WILLIAM: Articles are borrowed of the pronoun, and be thus declined. Singulariter nominativo: ‘hic, haec, hoc’.
EVANS: Nominativo: ‘hig, hag, hog’. Pray you mark: genitivo: ‘huius’. Well, what is your accusative case?
WILLIAM: Accusativo: ‘hinc’–
EVANS: I pray you have your remembrance, child. Accusativo: ‘hing, hang, hog’.
(The Merry Wives of Windsor Act 4, Scene 1)
Shakespeare assigns the second of his seven ‘ages of man’ to the school-child, with “satchel | And shining morning face, creeping like snail | Unwillingly to school” (As You Like It, Act 2, Scene 7). This suggests a resistance to formal education that sits awkwardly with his own works’ centrality to the teaching of literary appreciation across the world.
A new justification of teaching Shakespeare to the young has emerged in recent years from the political left. It is not that his works are inherently improving, goes the argument, but that everybody behaves as if Shakespeare’s works are important, and so anyone lacking knowledge of them is excluded from the cultural conversations that promote progress in life. Whereas a previous generation of teachers, in reaction against the assumption that reading Shakespeare was morally improving, chose books they hoped would engage their charges by exploring concerns they might actually share, a new generation of teachers takes a more instrumentalist approach. We need Shakespeare on our curriculum, an inner-city English teacher is now likely to say, because our children will fall behind if we ignore him.
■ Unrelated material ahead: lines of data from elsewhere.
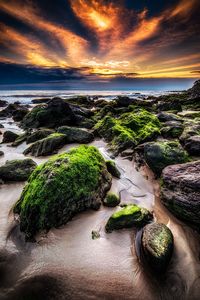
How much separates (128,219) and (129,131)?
452 cm

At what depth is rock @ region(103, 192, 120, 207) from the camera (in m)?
3.54

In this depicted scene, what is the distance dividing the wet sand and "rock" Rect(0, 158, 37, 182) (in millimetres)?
1225

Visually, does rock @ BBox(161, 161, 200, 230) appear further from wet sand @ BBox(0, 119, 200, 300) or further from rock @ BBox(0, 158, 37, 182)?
rock @ BBox(0, 158, 37, 182)

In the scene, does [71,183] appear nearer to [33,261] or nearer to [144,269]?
[33,261]

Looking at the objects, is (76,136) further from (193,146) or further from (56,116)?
(193,146)

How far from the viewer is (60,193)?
3082 millimetres

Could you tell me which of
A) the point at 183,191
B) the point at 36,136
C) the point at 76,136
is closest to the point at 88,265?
the point at 183,191

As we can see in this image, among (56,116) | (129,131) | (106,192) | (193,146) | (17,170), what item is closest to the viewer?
(106,192)

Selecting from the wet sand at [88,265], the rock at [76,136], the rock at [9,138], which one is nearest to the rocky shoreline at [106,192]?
the wet sand at [88,265]

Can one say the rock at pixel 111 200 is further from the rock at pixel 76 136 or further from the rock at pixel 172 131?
the rock at pixel 172 131

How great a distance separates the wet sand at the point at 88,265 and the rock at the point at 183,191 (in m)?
0.19

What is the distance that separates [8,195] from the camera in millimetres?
3963

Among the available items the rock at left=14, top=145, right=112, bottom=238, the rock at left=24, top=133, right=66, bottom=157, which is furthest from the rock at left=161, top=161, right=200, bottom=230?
the rock at left=24, top=133, right=66, bottom=157

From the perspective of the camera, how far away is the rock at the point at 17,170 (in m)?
4.46
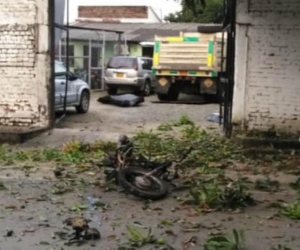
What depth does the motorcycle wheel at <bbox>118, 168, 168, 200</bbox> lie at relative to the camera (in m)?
8.62

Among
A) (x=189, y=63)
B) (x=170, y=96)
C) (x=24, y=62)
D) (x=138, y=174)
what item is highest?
(x=24, y=62)

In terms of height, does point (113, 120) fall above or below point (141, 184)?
below

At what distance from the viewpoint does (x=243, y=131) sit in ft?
43.8

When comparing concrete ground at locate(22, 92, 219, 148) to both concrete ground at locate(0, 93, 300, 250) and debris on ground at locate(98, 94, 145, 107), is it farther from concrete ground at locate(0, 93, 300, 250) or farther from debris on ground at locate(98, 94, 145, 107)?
concrete ground at locate(0, 93, 300, 250)

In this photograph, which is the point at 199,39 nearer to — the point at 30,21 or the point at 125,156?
the point at 30,21

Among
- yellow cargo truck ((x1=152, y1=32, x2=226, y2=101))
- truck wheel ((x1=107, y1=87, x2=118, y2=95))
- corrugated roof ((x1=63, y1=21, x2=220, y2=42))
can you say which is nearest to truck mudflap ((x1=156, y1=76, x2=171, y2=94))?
yellow cargo truck ((x1=152, y1=32, x2=226, y2=101))

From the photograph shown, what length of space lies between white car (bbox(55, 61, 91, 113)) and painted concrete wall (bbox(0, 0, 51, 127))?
2.19 meters

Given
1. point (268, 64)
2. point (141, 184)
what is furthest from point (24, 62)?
point (141, 184)

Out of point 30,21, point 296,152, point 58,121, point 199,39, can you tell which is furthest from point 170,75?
point 296,152

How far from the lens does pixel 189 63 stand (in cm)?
2495

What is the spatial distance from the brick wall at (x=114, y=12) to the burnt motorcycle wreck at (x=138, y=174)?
41.1 m

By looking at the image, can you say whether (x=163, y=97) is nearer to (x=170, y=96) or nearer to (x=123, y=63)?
(x=170, y=96)

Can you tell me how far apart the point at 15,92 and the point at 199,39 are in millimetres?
11860

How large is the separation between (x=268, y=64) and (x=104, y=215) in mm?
6381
Anyone on the left will readily appreciate such concern for working-class children’s education, but it seems unfortunate to leave pleasure out of the discussion. If a knowledge of Shakespeare is merely a necessity, like knowing long division or the location of Polynesia, then perhaps we lose what makes English Literature such a potentially thrilling and radicalizing part of everyone’s school-days. But we should be wary too of what C. P. Snow 50 years ago identified as the isolationist tendency in the Arts, manifested as a disdain for other more practical subjects.
After all, for some school-children the Mathematics or Geography classes may be the most thrilling parts of the day, and these subjects too can radicalize the mind. Beginning to appreciate just how bad the numbers look on global warming, and which Pacific islands will be submerged first, is as likely to turn a young mind towards our shared humanity as does Shylock’s speech “Hath not a Jew eyes? . . . If you prick us do we not bleed?” (The Merchant of Venice, Act 3, Scene 1).
Unlike a schoolroom class on Mathematics or Geography, however, children’s English Literature classes do not really lay the foundation for what comes next ,but instead throw them in at the deep end. Shakespeare’s poems and plays studied for a PhD are essentially the same words as those studied for a GCSE, and the sense of encountering an alien world does not diminish with increased familiarity – if anything it becomes more acute.
This, perhaps, is where Shakespeare’s true value as a mind-expanding phenomenon lies, in making his readers broaden their horizons to imagine worlds quite unlike their own. It is not simply that the plays depict a sixteenth-century Europe or fifth-century BCE Rome that is unlike our world, but that his characters too imagine worlds quite unlike their own. Roman and English citizens wonder aloud about republicanism, the status of women, and how wealth should be distributed.
In Shakespeare, monarchy in particular is held up for robust scrutiny. The characters around the ‘slacker’ Prince Hal are right to be fearful when he inherits the English throne to become Henry V, even as he offers what he thinks (but they might not) is a reassuring comparison: “This is the English not the Turkish court; | Not Amurath an Amurath succeeds, | But Harry Harry” (Henry IV Part Two, Act 5, Scene 2).